I struggled with it and had done about a dozen sketches in it, all on the “front” side of the paper.  But yesterday I tried painting on the back side of one of the sheets (two of them had already fallen out of the book) and what a mess.  For what it’s worth, others have reported problems with this sketchbook too.  Here’s the results of my sketch.

These are part of our tomato crop this year and no, the tomatoes are not that red.  My sketch got that way as the paper started pilling when I simply applied a bit of water to get my initial wash to flow.  And every time I put paint to paper, there was more pilling.  I chased it by letting it dry and adding more paint.  Each time I had to go a bit darker to cover spots that formed as a result.  It’s just impossible to work with crappy paper.  The surface of this sketch feels like 80-grit sandpaper from all the pilling.

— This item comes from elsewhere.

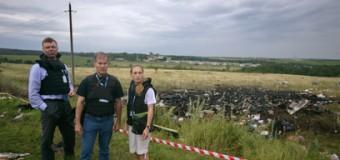 Наблюдатели ОБСЕ прибыли к месту падения лайнера. Видео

Artists constantly plead with students to use good paper.  Students constantly say they don’t want to use good paper because they’re “just getting started.”  I say throw the crappy stuff away and buy good paper.  Use cheap paint, cheap brushes, cheap paper towels if you must, but don’t use crappy paper.  BTW, this sketchbook cost me $20 so money isn’t always the object here.  For the same money, though, I could have bought a good, Stillman & Birn sketchbook, but the coop doesn’t stock them.

Today, though, I wanted to redeem myself and grabbed my one blank S&B Beta sketchbook off the shelf and set up three tomatoes to draw.  This was soooooo much more fun.  Just for kicks I grabbed a cheap box of Munyo watercolors, a $4 Princeton synthetic brush and a napkin left over from a Subway sandwich from the day before.  That’s what I used… with good paper.  I was stuck with the same limited skill set I had the day before but the enjoyment and, I think, the results were much better.  I’ll let you decide.